Y esto último no es una buena noticia para los de Luis de la Fuente, que si algo han evidenciado durante sus partidos de grupo es que los españoles no llegan en el mejor momento físico. La España que ganó la Eurocopa podía pasar por ser el «Wunderteam» por su capacidad asociativa o desplegar ese ‘gegenpressing’ tan vertical con Lamine y Nico Williams en los extremos. Sin embargo, el mediocampo español llega lento y espeso al encuentro y las bandas españoles no están afiladas todavía.
Rodri y Pedri siguen discerniendo el fútbol que pide cada momento del partido con brillantez, pero con una lentitud que dinamita la fluidez del juego español. De la Fuente no ha apostado por hacer cambios estructurales, más allá de desdecirse del planteamiento sin extremos del primer día ante Cabo Verde. Así que se espera que se limite a matizar el once con la entrada de un Dani Olmo que pese a sus apariciones intermitentes es el jugador que más soluciones aporta en el medio.
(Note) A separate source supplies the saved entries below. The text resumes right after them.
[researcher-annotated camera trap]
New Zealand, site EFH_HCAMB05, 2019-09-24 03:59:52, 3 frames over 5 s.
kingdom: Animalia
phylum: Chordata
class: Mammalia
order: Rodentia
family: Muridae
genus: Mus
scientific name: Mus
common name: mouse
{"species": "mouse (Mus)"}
Oyarzabal ocupará el frente de ataque descolgándose cuando sea necesario y en las bandas el goleador ante Uruguay, Baena, y Lamine tratarán de elevar sus prestaciones en los extremos.
Tres centrales y juego vertical
Rangnick alineará una defensa con tres centrales liderada por el madridista Alaba y laterales largos, con Posch y el incansable Laimer en los carriles. Los rostros más reconocibles de mediocampo hacia arriba son el jugador del Dortmund Sabitzer y la del ariete Arnautovic, el ‘enfant terrible’ del fútbol austriaco que a sus 37 años siendo sumando goles a su cuenta con la camiseta de ‘Das Team’. El delantero, que ha fichado por el Estrella Roja para cumplir una promesa que le hizo al fallecido Sinisa Mihajlovic, leyenda del equipo de Belgrado, cuando le entrenaba en el Bolonia, ha llevado con sus goles a Austria a un Mundial 28 años después, ya que no pisaba una copa del mundo desde 1998.
Después del empate ante Cabo Verde y de sufrir con la Uruguay de Bielsa, España no se fía de Austria. Un rival con poco que perder y mucho que ganar. «Tenemos nuestras armas y si jugamos con la intensidad y el coraje que nos caracteriza, podemos ponerles en dificultades», ha advertido Sabitzer. Y el madridista Alaba ha repetido un mantra que ha implantado Rangnick en la cabeza de los suyos: «No tenemos que temer a nadie si somos capaces de jugar a nuestro nivel». Para generar más optimismo los austriacos han desempolvado un precedente histórico que les trae buenos recuerdos evocando el «Milagro de Córdoba» de 1978, cuando Austria derrotó (3-2) a Alemania Occidental dando la campanada en un duelo en el que no eran favoritos.